Tuesday, January 23, 2007

No more Brando mumbles or Mingus eyes

Welcome, Blogreader!

Yes, you are indeed welcome. If there is anything worse than a blog with lots of readers, it must surely be a blog with no readers! As the great Hilaire Belloc might have put it:

When I die,
I hope it might be said,
His sins were scarlet,
But his blog was read.

My friends have long known that I need little provocation to voice my opinion, and have long regretted the fact. And now, in 2007, with their patience wearing down to mere nanometres, and surrounded here in France by people who neither understand nor care what I say, I feel there is no alternative but to clamber on a cyber soapbox, and join the virtual cacophony of Blogspot.

How long will it last? A year? A month? Who knows? If you're lucky, it might only last a week or a day. Like a date that flops after the first drink, the wheels might simply come off the old blog brain, and The Bur Under the Saddle fade from the memory like the forgotten pain of a dental abscess.

But let's hope not. While there are words still to be misused, infinitives to be split, and participles to be lynched, my keyboard will not be still.
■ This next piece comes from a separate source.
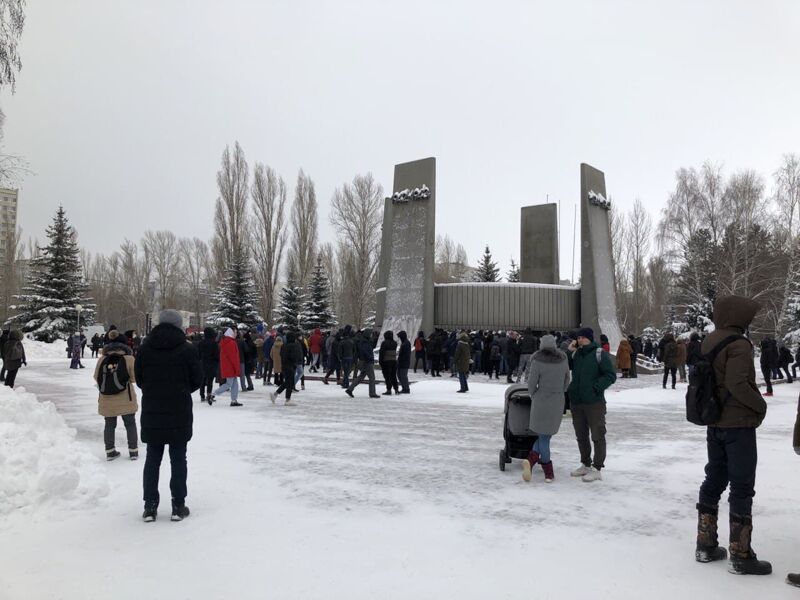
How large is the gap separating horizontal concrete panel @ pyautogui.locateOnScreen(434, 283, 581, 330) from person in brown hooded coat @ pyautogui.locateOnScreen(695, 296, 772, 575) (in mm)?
21080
But under whose saddle do I intend to be a bur?

Nobody's actually. I rarely aim to upset people. A gentleman, as somebody has wisely observed, is defined as a man who is only rude deliberately. But it is my experience that as I walk (trundle/stumble/crawl - delete as appropriate) through this postmodern world of ours, I cannot help offending people. Liberals, frozen by relativistic tremblings into catatonic intolerance, nod politely at me and flee for their sanity's sake. Traditionalist Catholics unjustly accuse me of grievous heresy for questioning the debatable nostrums of minor theologians. The Americans, idealists that they are, hate me because I'm not more like an American. The French, more realistically, hate me because I'm English.

It's hard knowing what to do. Like Bernard in that long-gone TV programme "Yes, Minister", I've tried 'taking the long view', 'seeing things in the round', and 'weighing up matters for and against'. It is all to no avail. Likewise, I've tried the 'Brando mumbles, Mingus eyes' approach, hoping to blend in with the scenery of a world too cool to be controversial beyond the third term of its second year at university, or too brutish to pick up any mental tool beyond threadbare cliché.

But, none of it works. As Richard Thompson sings:

What a fool I was,
What a thin disguise!
(Brando mumbles, etc.)

The Bur Under the Saddle is then my next strategy.

So, what can you read about here?

In short, whatever I happen to be thinking about on any particular day. Recent samples would include:
  • France and its drawbacks
  • Catholicism and its controversies
  • How to play guitar like Richard Thompson
  • Food
  • Why I'm single and broke
  • Why G.K. Chesterton's works should be read aloud to fellow passengers on the metro

There, that will do for now, reader dear. You were just beginning to drift anyway! I saw it.

And I have to confess that I was too, dear reader, mon semblable, mon frère!